Our study organism is a short-lived plant, with reproduction having a strong influence on population performance. However, in species with different life histories, other demographic rates and their underlying traits might exert the largest effects on fitness. For example, longer-lived taxa usually depend more on survival rates for population persistence (Silvertown et al . 1996, Morris & Doak 2005), and may display low variance in survival-related traits. In fact, Preiteet al . (2015) found stronger genetic differentiation for survival than reproduction in a long-lived herb. Environmental drivers of trait variation for various taxa with different life histories and ecological strategies should be analysed in order to better generalise the results presented here.

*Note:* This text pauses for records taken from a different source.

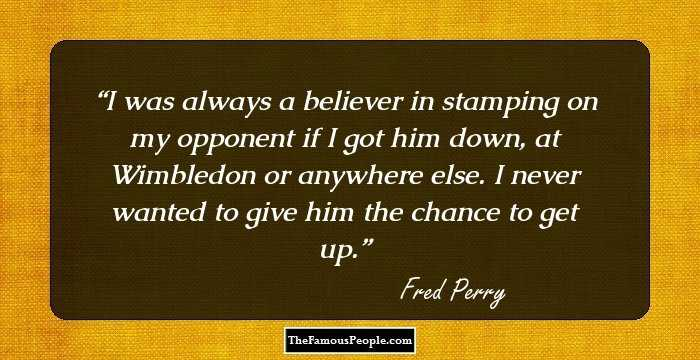 7 Mind Blowing Quotes By Fred Perry
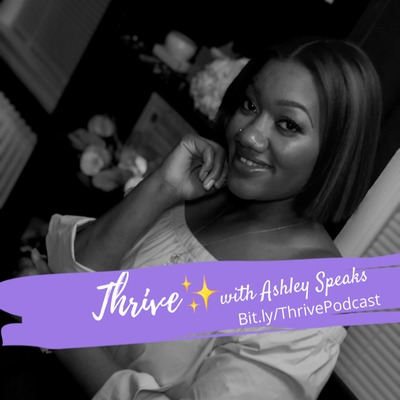 Thrive with Ashley Speaks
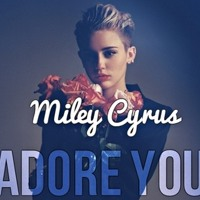 Miley Cyrus and Wendell Wollanda - ADORE YOU (Mauro Mozart REWORK)FREE DOWNLOAD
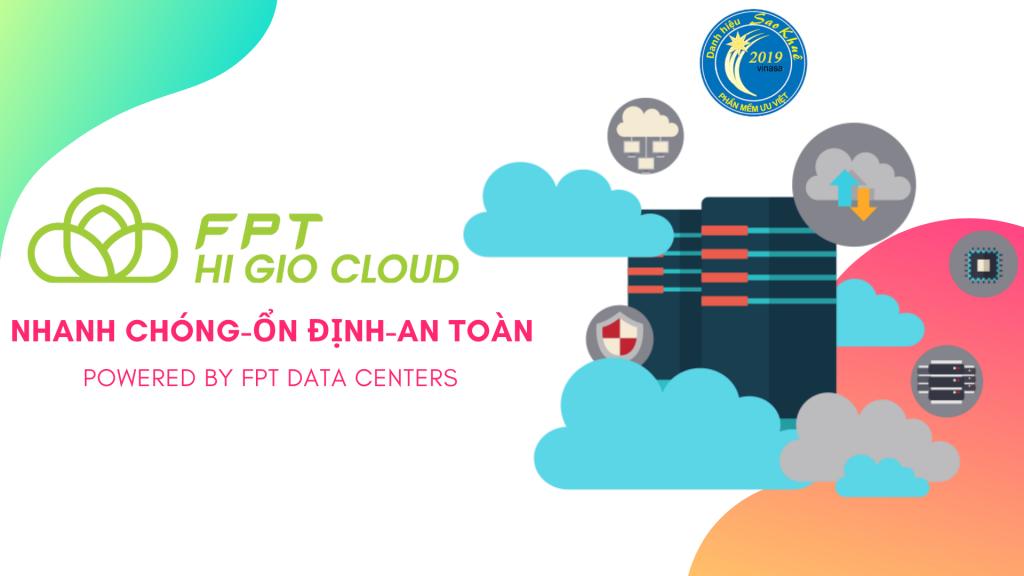 Higio Cloud FPT: Ưu đãi giá rẻ - Chất lượng cao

Plant size or biomass is likely to structure the most relevant demographic rates (Harper 1977, Easterling et al . 2000, Biere 1995), and decomposition of trait variability into size dependent and independent components will also help to shed light on the drivers of trait variability, as shown in our study. Accounting for biomass dependency in trait variation across different life histories may refine previous findings of stronger local adaptation in reproduction than in survival across plant and animal species (Hereford 2009), of higher levels of plasticity vs. local adaptation in reproductive traits of invasive plants (Liao et al . 2016), and of an absent relationship between trait plasticity and its proximity to fitness (Acasuso-Riveroet al . 2019). The detection of more common genotype-by-environment interactions in short-lived than long-lived plants (Matesanz and Ramírez-Valiente 2019) could also be evaluated for different trait categories separately. These additional interpretations from functional and demographic perspectives may advance our understanding of trait-environment relationships and improve our predictions of species responses to climate change.